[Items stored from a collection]
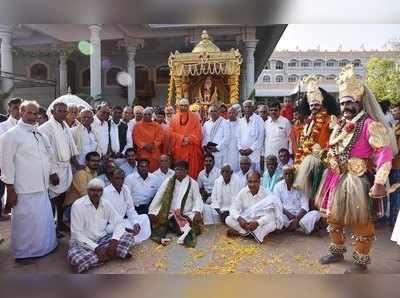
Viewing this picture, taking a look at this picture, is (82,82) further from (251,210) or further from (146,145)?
(251,210)

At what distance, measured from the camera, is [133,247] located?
13.5ft

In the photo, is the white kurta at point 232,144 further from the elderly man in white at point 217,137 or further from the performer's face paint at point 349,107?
the performer's face paint at point 349,107

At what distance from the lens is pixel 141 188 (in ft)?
16.1

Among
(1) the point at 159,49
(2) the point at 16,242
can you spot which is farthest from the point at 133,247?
(1) the point at 159,49

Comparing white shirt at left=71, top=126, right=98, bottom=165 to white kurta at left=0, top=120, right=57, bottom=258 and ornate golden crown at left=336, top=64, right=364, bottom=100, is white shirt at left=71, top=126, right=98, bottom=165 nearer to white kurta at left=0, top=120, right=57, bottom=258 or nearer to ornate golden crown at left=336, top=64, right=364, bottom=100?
white kurta at left=0, top=120, right=57, bottom=258

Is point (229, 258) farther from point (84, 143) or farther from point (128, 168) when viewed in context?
point (84, 143)

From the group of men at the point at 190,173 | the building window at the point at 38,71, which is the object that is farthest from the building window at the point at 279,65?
the group of men at the point at 190,173

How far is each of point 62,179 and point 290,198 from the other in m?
2.45

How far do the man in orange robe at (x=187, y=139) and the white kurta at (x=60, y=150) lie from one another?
6.15 feet

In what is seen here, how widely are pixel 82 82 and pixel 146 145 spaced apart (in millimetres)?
12337

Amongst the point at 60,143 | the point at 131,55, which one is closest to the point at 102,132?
the point at 60,143

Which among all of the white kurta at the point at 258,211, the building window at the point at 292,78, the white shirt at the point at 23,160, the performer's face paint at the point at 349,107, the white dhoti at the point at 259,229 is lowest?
the white dhoti at the point at 259,229

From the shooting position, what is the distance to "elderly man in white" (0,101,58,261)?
335 centimetres

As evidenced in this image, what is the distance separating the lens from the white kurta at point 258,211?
4.31 m
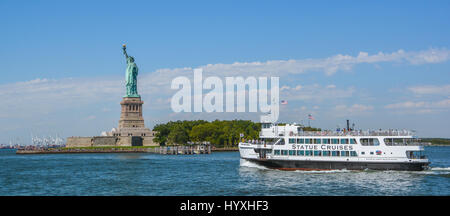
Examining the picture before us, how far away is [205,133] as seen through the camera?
15912 centimetres

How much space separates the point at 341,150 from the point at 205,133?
337 feet

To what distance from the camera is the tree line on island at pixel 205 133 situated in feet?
513

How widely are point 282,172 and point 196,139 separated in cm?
9937

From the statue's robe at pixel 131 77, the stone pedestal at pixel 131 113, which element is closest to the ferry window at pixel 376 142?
the stone pedestal at pixel 131 113

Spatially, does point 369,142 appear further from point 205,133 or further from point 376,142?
point 205,133

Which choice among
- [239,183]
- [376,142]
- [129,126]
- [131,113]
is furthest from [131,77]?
[239,183]

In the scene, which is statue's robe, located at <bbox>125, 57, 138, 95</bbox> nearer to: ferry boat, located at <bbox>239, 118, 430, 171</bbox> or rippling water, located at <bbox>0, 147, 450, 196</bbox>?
rippling water, located at <bbox>0, 147, 450, 196</bbox>

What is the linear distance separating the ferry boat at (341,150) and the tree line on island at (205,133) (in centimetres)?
9093

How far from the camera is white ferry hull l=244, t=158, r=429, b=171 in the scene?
55.9m

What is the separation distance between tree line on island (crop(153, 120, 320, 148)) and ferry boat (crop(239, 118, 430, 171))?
298 ft

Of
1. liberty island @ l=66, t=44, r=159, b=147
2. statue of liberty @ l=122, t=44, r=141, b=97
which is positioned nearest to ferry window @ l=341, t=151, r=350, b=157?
liberty island @ l=66, t=44, r=159, b=147
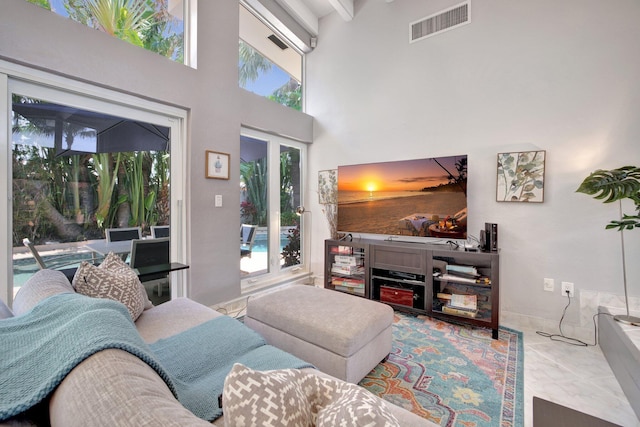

### Aim:
Format all of the data above as a numbered list, omitting the blank lines and leaving the pictures out of the answer.

### Exercise response:
1. Viewing this picture, taking a look at this picture, is (82,82) further from (251,210) or further from (146,145)?
2. (251,210)
3. At what distance, measured from the camera, is [133,247] located?
4. 13.5ft
5. In the photo, is the white kurta at point 232,144 further from the elderly man in white at point 217,137 or further from the performer's face paint at point 349,107?
6. the performer's face paint at point 349,107
7. At what distance from the lens is pixel 141 188 (in ft)?
8. 16.1
9. Among
10. (1) the point at 159,49
11. (2) the point at 16,242
12. can you spot which is farthest from the point at 133,247?
13. (1) the point at 159,49
14. Comparing white shirt at left=71, top=126, right=98, bottom=165 to white kurta at left=0, top=120, right=57, bottom=258 and ornate golden crown at left=336, top=64, right=364, bottom=100, is white shirt at left=71, top=126, right=98, bottom=165 nearer to white kurta at left=0, top=120, right=57, bottom=258 or nearer to ornate golden crown at left=336, top=64, right=364, bottom=100?
15. white kurta at left=0, top=120, right=57, bottom=258
16. Is point (229, 258) farther from point (84, 143) or farther from point (128, 168) when viewed in context?
17. point (84, 143)
18. From the group of men at the point at 190,173 | the building window at the point at 38,71, which is the object that is farthest from the building window at the point at 279,65?
19. the group of men at the point at 190,173
20. How far is each of point 62,179 and point 290,198 from the other in m?
21. 2.45
22. How far do the man in orange robe at (x=187, y=139) and the white kurta at (x=60, y=150) lie from one another?
23. 6.15 feet
24. In what is seen here, how widely are pixel 82 82 and pixel 146 145 spaced apart (in millimetres)?
25. 12337
26. Amongst the point at 60,143 | the point at 131,55, which one is closest to the point at 102,132?
27. the point at 60,143
28. Which among all of the white kurta at the point at 258,211, the building window at the point at 292,78, the white shirt at the point at 23,160, the performer's face paint at the point at 349,107, the white dhoti at the point at 259,229 is lowest?
29. the white dhoti at the point at 259,229
30. From the shooting position, what is the distance to "elderly man in white" (0,101,58,261)?
31. 335 centimetres
32. As evidenced in this image, what is the distance separating the lens from the white kurta at point 258,211?
33. 4.31 m
34. Examining the picture before us, how far away is [205,133] as seen through the camera?
35. 15912 centimetres
36. How much space separates the point at 341,150 from the point at 205,133?
37. 337 feet
38. To what distance from the camera is the tree line on island at pixel 205 133 situated in feet?
39. 513
40. How widely are point 282,172 and point 196,139 separated in cm?
41. 9937
42. From the statue's robe at pixel 131 77, the stone pedestal at pixel 131 113, which element is closest to the ferry window at pixel 376 142?
43. the stone pedestal at pixel 131 113
44. Spatially, does point 369,142 appear further from point 205,133 or further from point 376,142?
45. point 205,133
46. Which choice among
47. - [239,183]
48. - [376,142]
49. - [129,126]
50. - [131,113]
51. is furthest from [131,77]?
52. [239,183]
53. In the scene, which is statue's robe, located at <bbox>125, 57, 138, 95</bbox> nearer to: ferry boat, located at <bbox>239, 118, 430, 171</bbox> or rippling water, located at <bbox>0, 147, 450, 196</bbox>?
54. rippling water, located at <bbox>0, 147, 450, 196</bbox>
55. What is the linear distance separating the ferry boat at (341,150) and the tree line on island at (205,133) (in centimetres)?
56. 9093
57. How far from the camera is white ferry hull l=244, t=158, r=429, b=171 in the scene?
58. 55.9m
59. What is the separation distance between tree line on island (crop(153, 120, 320, 148)) and ferry boat (crop(239, 118, 430, 171))?
60. 298 ft
61. Of
62. 1. liberty island @ l=66, t=44, r=159, b=147
63. 2. statue of liberty @ l=122, t=44, r=141, b=97
64. which is positioned nearest to ferry window @ l=341, t=151, r=350, b=157?
65. liberty island @ l=66, t=44, r=159, b=147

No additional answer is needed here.